Mülheim. Bezahlbarer Wohnraum ist in Mülheim Mangelware. Welchen zu schaffen, ist ein zähes Geschäft, macht der MWB die Erfahrung beim Papenbusch-Projekt.
Der Deal der Stadt mit der Genossenschaft Mülheimer Wohnungsbau (MWB) zur Flüchtlingsunterbringung sah auch vor, dass die Stadt dem MWB möglichst schnell Baurecht gewährt, um am Papenbusch bezahlbaren Wohnraum für alle Bürgerinnen und Bürger der Stadt zu schaffen. So schnell bauen wie an der alten Stadtgärtnerei wird MWB in Dümpten aber nicht können. MWB-Vorstand Frank Esser sieht noch Hürden zu überspringen.

Aufgaben:
1. Beantworten Sie kurz die Fragen zum Auszug über Wohnraum in Mülheim.
(a) Was ist in Mülheim Mangelware?
(b) Wofür steht die Abkürzung MWB?
(c) Wer ist Vorstand des MWB?
2. Schreiben Sie aus dem Auszug über Wohnraum in Mülheim den Teil nieder, der mit den Worten „Mülheim. Bezahlbarer Wohnraum“ beginnt und mit „Hürden zu überspringen.“ endet.
Die Einträge stehen in keinem Zusammenhang mit dem Text.

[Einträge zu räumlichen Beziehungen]

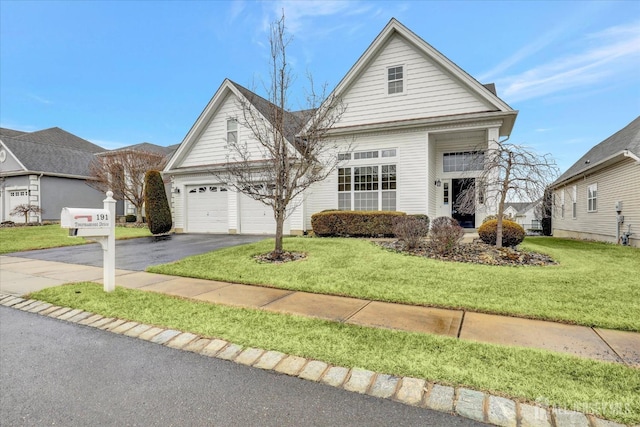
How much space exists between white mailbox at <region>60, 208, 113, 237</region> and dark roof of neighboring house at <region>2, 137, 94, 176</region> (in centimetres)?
2439

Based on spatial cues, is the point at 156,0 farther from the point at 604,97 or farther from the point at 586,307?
the point at 604,97

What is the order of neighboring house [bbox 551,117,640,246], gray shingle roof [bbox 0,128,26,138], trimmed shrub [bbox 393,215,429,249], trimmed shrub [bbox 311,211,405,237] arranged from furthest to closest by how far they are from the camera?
gray shingle roof [bbox 0,128,26,138] < trimmed shrub [bbox 311,211,405,237] < neighboring house [bbox 551,117,640,246] < trimmed shrub [bbox 393,215,429,249]

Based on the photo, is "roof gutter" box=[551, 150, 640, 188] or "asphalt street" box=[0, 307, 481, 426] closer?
"asphalt street" box=[0, 307, 481, 426]

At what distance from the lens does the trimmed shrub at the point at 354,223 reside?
37.7 feet

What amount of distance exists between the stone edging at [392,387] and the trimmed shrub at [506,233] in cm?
759

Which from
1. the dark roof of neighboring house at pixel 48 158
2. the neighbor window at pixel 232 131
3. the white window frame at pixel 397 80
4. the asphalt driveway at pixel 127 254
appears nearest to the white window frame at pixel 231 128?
the neighbor window at pixel 232 131

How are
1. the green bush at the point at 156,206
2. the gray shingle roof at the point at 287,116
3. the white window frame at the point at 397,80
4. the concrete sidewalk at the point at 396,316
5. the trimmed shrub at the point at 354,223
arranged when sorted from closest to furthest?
1. the concrete sidewalk at the point at 396,316
2. the gray shingle roof at the point at 287,116
3. the trimmed shrub at the point at 354,223
4. the white window frame at the point at 397,80
5. the green bush at the point at 156,206

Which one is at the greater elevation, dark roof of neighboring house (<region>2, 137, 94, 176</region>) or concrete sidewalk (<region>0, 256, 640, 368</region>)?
dark roof of neighboring house (<region>2, 137, 94, 176</region>)

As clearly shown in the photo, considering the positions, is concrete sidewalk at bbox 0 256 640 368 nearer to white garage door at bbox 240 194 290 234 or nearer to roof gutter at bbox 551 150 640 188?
roof gutter at bbox 551 150 640 188

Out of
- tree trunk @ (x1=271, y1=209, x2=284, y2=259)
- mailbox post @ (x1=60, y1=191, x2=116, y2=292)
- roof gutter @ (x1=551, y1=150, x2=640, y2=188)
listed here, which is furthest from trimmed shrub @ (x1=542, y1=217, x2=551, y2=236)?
mailbox post @ (x1=60, y1=191, x2=116, y2=292)

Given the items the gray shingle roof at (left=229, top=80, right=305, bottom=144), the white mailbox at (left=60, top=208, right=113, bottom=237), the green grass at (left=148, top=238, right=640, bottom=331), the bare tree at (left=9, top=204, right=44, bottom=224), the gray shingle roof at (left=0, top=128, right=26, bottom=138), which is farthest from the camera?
the gray shingle roof at (left=0, top=128, right=26, bottom=138)

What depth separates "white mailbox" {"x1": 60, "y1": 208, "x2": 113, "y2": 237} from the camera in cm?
441

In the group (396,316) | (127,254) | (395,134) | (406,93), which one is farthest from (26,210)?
(396,316)

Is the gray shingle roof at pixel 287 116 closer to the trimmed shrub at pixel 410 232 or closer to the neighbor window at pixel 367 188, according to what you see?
the neighbor window at pixel 367 188
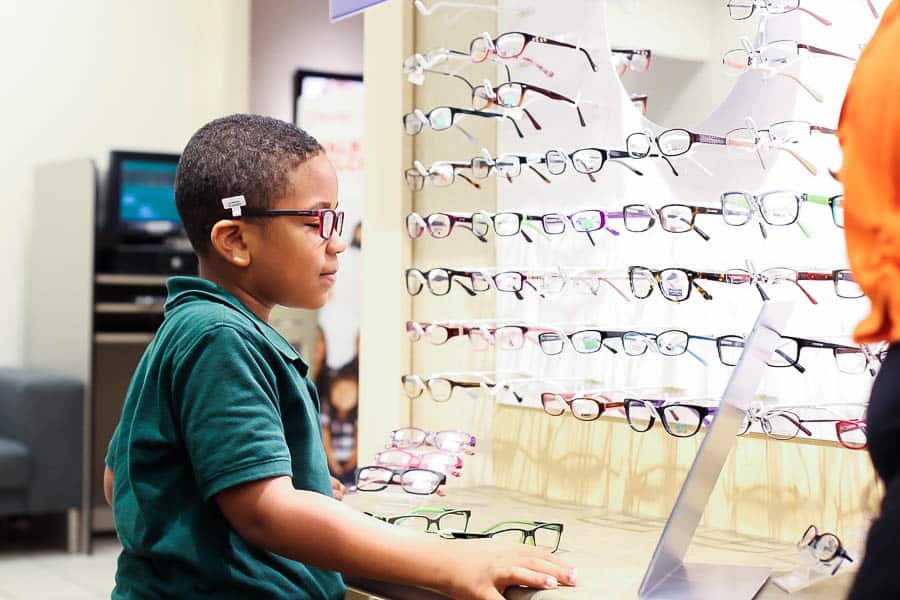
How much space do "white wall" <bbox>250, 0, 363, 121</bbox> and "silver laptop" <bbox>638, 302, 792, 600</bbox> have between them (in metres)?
5.55

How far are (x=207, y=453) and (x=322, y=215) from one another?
356 millimetres

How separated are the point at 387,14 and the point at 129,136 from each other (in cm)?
381

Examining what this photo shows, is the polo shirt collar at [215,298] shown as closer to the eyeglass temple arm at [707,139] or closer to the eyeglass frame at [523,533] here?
the eyeglass frame at [523,533]

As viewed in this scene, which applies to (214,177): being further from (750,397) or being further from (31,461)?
(31,461)

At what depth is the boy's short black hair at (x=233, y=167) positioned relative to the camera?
1.48 metres

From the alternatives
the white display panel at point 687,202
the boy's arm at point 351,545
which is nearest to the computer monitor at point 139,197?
the white display panel at point 687,202

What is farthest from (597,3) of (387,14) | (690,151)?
(387,14)

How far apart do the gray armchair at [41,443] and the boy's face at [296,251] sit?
3.80 m

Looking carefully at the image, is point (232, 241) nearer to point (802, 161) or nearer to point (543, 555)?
point (543, 555)

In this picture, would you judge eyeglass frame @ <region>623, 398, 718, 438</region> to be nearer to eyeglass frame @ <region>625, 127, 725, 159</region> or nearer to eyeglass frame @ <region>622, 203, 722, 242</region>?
eyeglass frame @ <region>622, 203, 722, 242</region>

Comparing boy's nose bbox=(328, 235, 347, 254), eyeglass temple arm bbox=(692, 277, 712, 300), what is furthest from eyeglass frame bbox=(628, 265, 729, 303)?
boy's nose bbox=(328, 235, 347, 254)

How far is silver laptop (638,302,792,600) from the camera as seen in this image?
1332 millimetres

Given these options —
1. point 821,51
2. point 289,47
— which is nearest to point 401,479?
point 821,51

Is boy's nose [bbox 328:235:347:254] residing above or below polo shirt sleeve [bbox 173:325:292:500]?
above
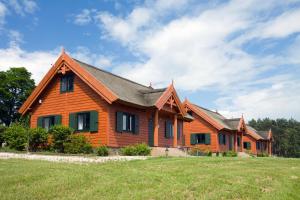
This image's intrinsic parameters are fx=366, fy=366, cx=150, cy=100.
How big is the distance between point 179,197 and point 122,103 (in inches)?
603

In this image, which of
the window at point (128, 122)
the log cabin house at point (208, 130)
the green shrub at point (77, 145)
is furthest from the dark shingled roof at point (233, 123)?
the green shrub at point (77, 145)

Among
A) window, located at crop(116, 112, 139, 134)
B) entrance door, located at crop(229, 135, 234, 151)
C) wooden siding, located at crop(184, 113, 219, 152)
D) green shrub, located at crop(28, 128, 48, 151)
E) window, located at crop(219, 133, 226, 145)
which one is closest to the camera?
window, located at crop(116, 112, 139, 134)

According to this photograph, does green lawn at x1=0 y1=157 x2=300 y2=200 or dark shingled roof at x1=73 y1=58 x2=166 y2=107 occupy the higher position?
dark shingled roof at x1=73 y1=58 x2=166 y2=107

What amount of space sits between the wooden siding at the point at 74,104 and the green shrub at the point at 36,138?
1932 millimetres

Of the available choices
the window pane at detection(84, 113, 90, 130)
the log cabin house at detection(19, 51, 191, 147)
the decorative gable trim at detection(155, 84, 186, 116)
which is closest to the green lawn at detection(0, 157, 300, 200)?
the log cabin house at detection(19, 51, 191, 147)

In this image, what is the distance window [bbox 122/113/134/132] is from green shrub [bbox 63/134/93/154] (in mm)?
3072

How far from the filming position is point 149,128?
2898cm

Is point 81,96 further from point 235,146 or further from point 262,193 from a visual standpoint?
point 235,146

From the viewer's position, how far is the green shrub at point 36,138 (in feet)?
82.7

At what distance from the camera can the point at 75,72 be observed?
2586 cm

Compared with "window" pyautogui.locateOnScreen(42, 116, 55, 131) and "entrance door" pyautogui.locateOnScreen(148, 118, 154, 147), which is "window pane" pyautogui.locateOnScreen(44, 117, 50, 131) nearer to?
"window" pyautogui.locateOnScreen(42, 116, 55, 131)

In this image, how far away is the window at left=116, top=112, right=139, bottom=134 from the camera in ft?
81.4

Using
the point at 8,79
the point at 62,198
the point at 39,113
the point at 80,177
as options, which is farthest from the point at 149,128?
the point at 8,79

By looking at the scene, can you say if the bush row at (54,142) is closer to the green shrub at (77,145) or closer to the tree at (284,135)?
the green shrub at (77,145)
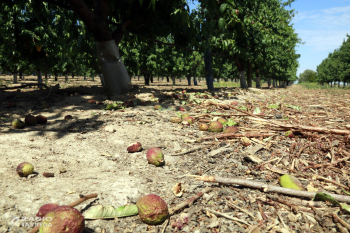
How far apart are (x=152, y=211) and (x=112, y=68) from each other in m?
6.03

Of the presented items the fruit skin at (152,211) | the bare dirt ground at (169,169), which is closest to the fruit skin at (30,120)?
the bare dirt ground at (169,169)

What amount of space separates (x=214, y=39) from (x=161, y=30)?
334 centimetres

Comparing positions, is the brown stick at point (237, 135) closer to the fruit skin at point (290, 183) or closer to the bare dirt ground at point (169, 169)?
the bare dirt ground at point (169, 169)

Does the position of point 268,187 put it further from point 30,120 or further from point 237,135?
point 30,120

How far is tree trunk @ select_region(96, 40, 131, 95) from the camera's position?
6.68 meters

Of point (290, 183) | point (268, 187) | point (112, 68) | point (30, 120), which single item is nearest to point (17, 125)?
point (30, 120)

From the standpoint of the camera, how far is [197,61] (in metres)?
37.0

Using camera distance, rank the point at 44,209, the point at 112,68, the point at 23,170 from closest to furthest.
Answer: the point at 44,209 < the point at 23,170 < the point at 112,68

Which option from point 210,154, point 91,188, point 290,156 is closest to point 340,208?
point 290,156

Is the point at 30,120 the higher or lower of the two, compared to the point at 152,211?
higher

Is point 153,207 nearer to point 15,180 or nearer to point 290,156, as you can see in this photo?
point 15,180

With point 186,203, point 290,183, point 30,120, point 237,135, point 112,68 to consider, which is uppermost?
point 112,68

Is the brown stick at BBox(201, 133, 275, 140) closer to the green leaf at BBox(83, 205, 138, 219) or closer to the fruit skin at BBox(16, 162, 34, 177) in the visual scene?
the green leaf at BBox(83, 205, 138, 219)

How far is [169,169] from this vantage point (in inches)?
101
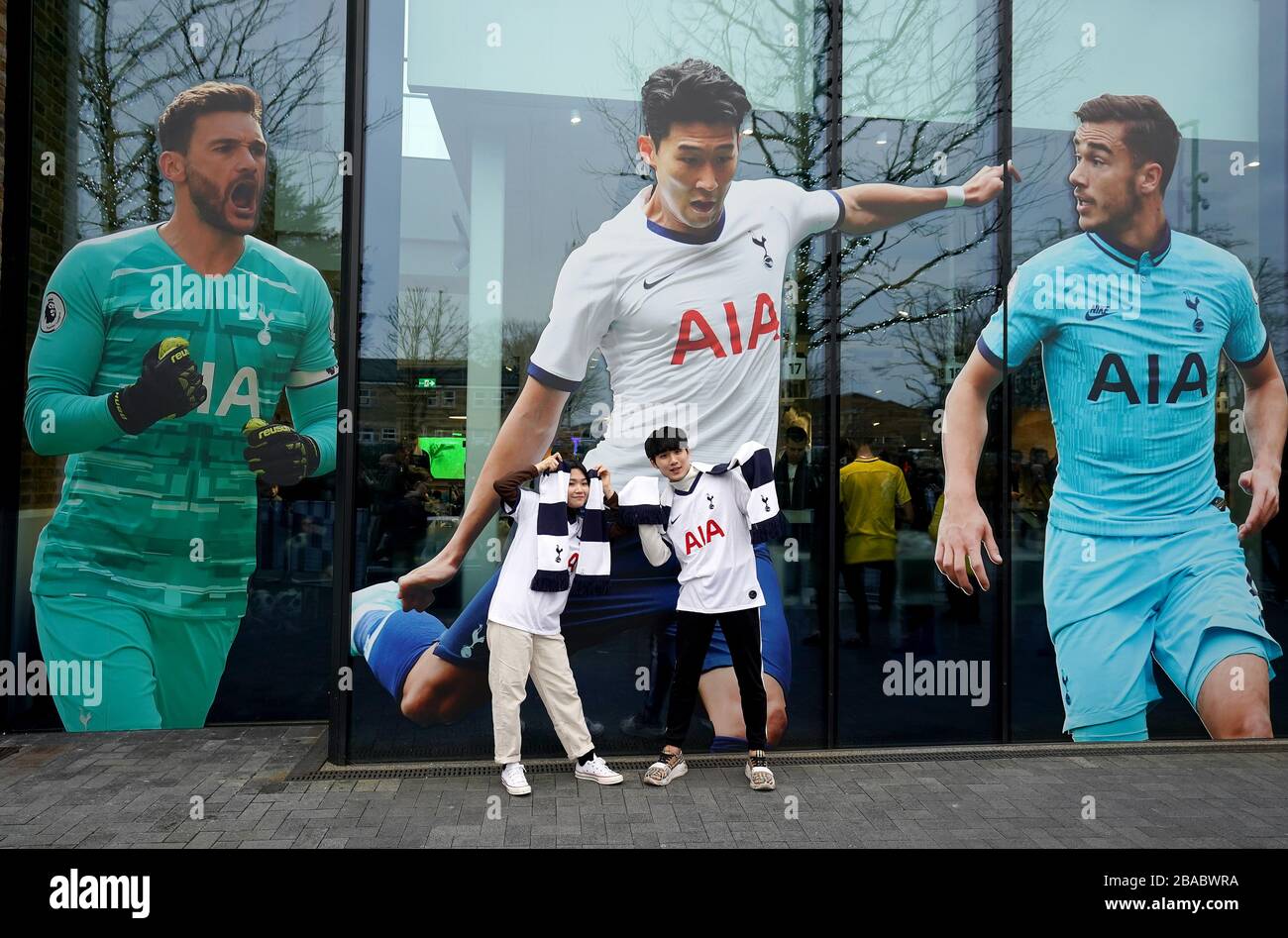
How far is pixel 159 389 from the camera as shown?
5.67m

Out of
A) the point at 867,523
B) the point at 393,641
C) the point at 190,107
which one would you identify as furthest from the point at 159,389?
the point at 867,523

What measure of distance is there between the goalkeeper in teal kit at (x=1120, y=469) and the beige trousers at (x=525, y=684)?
8.24ft

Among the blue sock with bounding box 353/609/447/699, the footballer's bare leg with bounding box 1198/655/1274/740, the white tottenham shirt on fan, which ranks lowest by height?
the footballer's bare leg with bounding box 1198/655/1274/740

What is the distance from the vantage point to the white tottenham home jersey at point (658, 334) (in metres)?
5.40

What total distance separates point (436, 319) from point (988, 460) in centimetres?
355

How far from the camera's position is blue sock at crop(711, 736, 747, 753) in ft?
17.9

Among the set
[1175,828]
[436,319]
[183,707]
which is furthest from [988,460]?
[183,707]

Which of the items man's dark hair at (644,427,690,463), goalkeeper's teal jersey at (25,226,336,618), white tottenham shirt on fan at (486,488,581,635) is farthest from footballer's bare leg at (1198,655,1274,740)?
goalkeeper's teal jersey at (25,226,336,618)

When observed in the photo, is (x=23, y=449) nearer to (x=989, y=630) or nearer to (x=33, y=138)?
(x=33, y=138)

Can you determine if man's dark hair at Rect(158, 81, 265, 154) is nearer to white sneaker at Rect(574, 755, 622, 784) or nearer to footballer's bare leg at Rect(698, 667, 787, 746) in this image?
white sneaker at Rect(574, 755, 622, 784)

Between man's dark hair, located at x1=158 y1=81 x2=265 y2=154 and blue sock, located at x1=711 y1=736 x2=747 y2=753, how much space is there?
500 centimetres

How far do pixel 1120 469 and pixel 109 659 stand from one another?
6507mm

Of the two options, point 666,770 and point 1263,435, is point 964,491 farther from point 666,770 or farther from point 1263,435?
point 666,770

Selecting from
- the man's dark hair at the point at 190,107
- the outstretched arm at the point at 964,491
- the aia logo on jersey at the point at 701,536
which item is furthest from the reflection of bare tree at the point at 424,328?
the outstretched arm at the point at 964,491
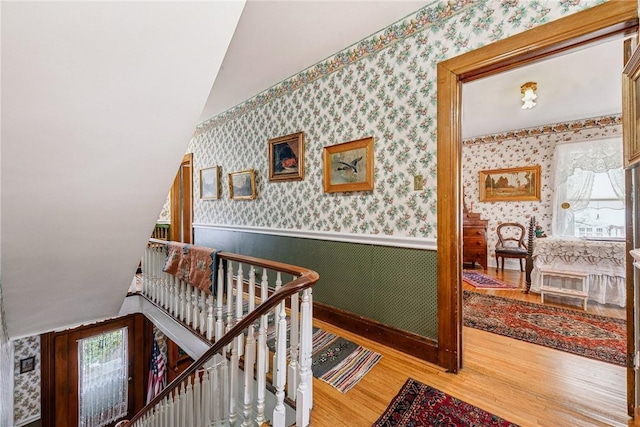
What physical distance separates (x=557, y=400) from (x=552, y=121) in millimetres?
4899

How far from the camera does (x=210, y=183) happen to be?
4.39 m

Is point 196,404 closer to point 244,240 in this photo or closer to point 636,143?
point 244,240

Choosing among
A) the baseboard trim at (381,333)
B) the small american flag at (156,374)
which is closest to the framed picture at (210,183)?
the baseboard trim at (381,333)

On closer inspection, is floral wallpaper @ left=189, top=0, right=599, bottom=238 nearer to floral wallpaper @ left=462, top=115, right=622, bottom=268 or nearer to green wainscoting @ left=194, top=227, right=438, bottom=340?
green wainscoting @ left=194, top=227, right=438, bottom=340

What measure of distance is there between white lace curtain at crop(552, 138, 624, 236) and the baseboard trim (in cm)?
443

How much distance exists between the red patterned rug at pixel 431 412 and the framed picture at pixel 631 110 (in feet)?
4.82

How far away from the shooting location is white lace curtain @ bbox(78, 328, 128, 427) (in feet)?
13.5

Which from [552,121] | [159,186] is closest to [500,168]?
[552,121]

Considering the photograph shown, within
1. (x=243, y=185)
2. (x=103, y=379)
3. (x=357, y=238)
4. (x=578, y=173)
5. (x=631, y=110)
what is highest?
(x=578, y=173)

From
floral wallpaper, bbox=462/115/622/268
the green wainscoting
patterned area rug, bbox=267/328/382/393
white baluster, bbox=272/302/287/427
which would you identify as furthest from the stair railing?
floral wallpaper, bbox=462/115/622/268

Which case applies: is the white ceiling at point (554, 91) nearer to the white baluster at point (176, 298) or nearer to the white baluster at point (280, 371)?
the white baluster at point (280, 371)

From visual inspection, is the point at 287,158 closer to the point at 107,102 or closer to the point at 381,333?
the point at 107,102

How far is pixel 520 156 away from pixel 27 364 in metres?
8.43

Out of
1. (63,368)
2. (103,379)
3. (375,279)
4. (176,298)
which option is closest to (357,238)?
(375,279)
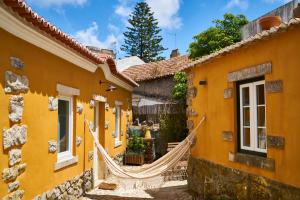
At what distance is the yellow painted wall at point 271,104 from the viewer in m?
4.13

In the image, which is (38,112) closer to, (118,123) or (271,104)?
(271,104)

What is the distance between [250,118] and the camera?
518cm

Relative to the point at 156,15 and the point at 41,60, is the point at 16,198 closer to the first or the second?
the point at 41,60

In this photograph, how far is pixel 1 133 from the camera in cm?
392

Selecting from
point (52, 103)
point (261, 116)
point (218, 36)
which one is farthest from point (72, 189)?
point (218, 36)

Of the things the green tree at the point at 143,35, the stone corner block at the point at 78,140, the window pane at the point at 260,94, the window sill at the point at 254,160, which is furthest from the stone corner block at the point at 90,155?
the green tree at the point at 143,35

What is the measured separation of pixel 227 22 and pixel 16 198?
11339 millimetres

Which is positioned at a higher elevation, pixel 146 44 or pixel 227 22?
pixel 146 44

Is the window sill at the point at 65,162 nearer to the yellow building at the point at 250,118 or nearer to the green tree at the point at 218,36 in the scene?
the yellow building at the point at 250,118

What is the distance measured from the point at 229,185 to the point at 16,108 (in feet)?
11.9

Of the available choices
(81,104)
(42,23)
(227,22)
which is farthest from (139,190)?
(227,22)

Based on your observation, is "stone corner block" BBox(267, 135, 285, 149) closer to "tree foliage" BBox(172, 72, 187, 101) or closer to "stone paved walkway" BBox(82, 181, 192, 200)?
"stone paved walkway" BBox(82, 181, 192, 200)

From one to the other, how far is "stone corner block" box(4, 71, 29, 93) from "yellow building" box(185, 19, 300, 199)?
316 cm

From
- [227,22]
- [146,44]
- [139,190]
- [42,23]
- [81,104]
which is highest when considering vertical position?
[146,44]
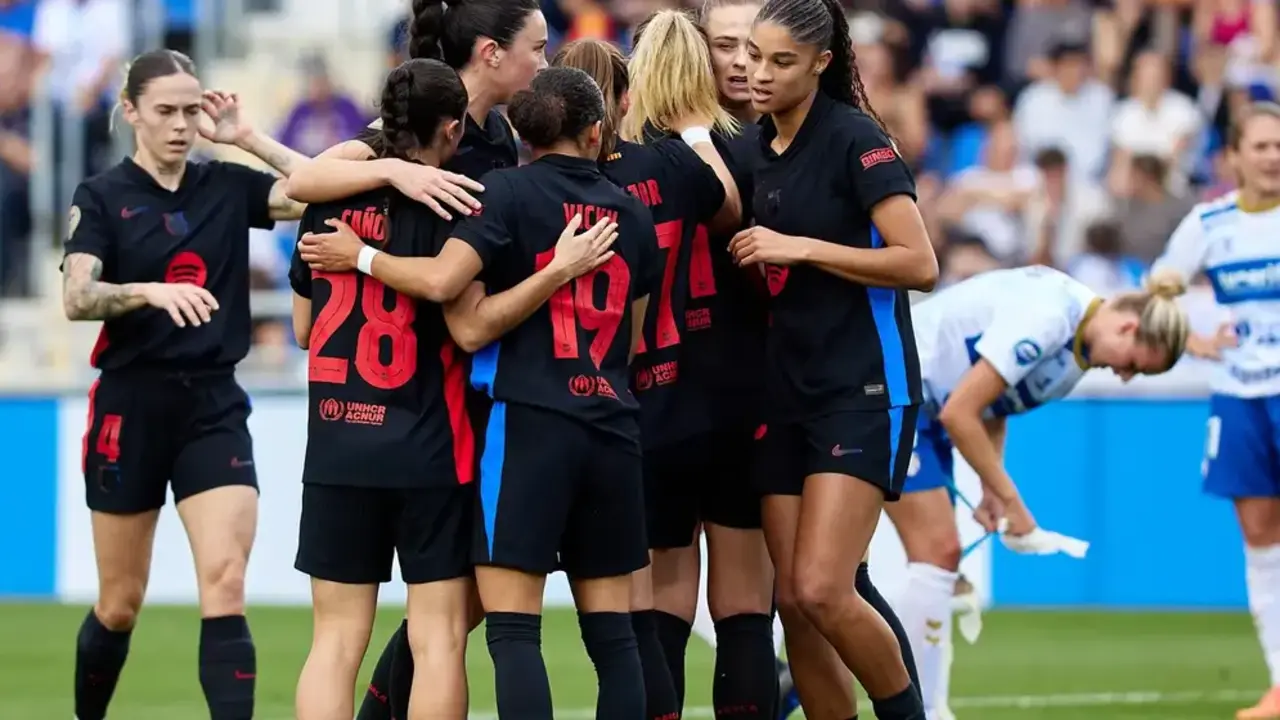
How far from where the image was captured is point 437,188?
5812 millimetres

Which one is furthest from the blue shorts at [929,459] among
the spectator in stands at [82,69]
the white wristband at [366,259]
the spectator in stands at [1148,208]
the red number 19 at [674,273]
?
the spectator in stands at [82,69]

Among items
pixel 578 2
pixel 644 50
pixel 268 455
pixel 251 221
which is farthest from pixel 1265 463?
pixel 578 2

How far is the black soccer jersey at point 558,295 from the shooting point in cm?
588

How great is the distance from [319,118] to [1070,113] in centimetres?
551

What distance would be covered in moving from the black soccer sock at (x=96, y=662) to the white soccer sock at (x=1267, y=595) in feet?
14.8

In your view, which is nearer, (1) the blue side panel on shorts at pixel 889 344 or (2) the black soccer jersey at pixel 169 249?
(1) the blue side panel on shorts at pixel 889 344

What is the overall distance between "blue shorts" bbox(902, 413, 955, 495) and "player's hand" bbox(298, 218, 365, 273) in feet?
9.13

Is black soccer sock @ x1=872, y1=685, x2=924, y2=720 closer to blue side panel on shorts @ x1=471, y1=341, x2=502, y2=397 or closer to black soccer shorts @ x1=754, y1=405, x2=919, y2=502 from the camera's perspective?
black soccer shorts @ x1=754, y1=405, x2=919, y2=502

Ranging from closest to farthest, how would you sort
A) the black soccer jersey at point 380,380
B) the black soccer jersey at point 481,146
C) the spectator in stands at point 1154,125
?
the black soccer jersey at point 380,380
the black soccer jersey at point 481,146
the spectator in stands at point 1154,125

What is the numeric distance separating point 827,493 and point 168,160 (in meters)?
2.71

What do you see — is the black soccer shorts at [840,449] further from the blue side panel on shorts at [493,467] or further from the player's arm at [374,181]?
the player's arm at [374,181]

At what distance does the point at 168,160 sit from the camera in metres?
7.49

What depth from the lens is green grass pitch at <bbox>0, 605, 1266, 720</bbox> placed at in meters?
8.78

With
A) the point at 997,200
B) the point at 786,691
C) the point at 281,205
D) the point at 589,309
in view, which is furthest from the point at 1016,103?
the point at 589,309
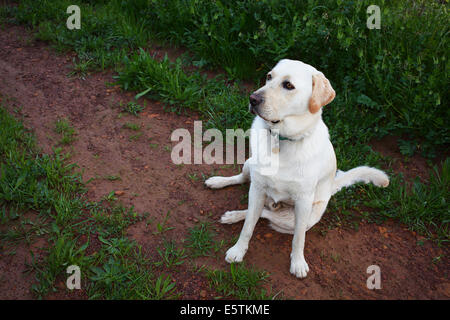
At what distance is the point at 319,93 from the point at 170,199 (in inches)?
62.6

Lösungen:
1.
(a) Bezahlbarer Wohnraum.
(b) Mülheimer Wohnungsbau.
(c) Frank Esser.

2.
Mülheim. Bezahlbarer Wohnraum ist in Mülheim Mangelware. Welchen zu schaffen, ist ein zähes Geschäft, macht der MWB die Erfahrung beim Papenbusch-Projekt.
Der Deal der Stadt mit der Genossenschaft Mülheimer Wohnungsbau (MWB) zur Flüchtlingsunterbringung sah auch vor, dass die Stadt dem MWB möglichst schnell Baurecht gewährt, um am Papenbusch bezahlbaren Wohnraum für alle Bürgerinnen und Bürger der Stadt zu schaffen. So schnell bauen wie an der alten Stadtgärtnerei wird MWB in Dümpten aber nicht können. MWB-Vorstand Frank Esser sieht noch Hürden zu überspringen.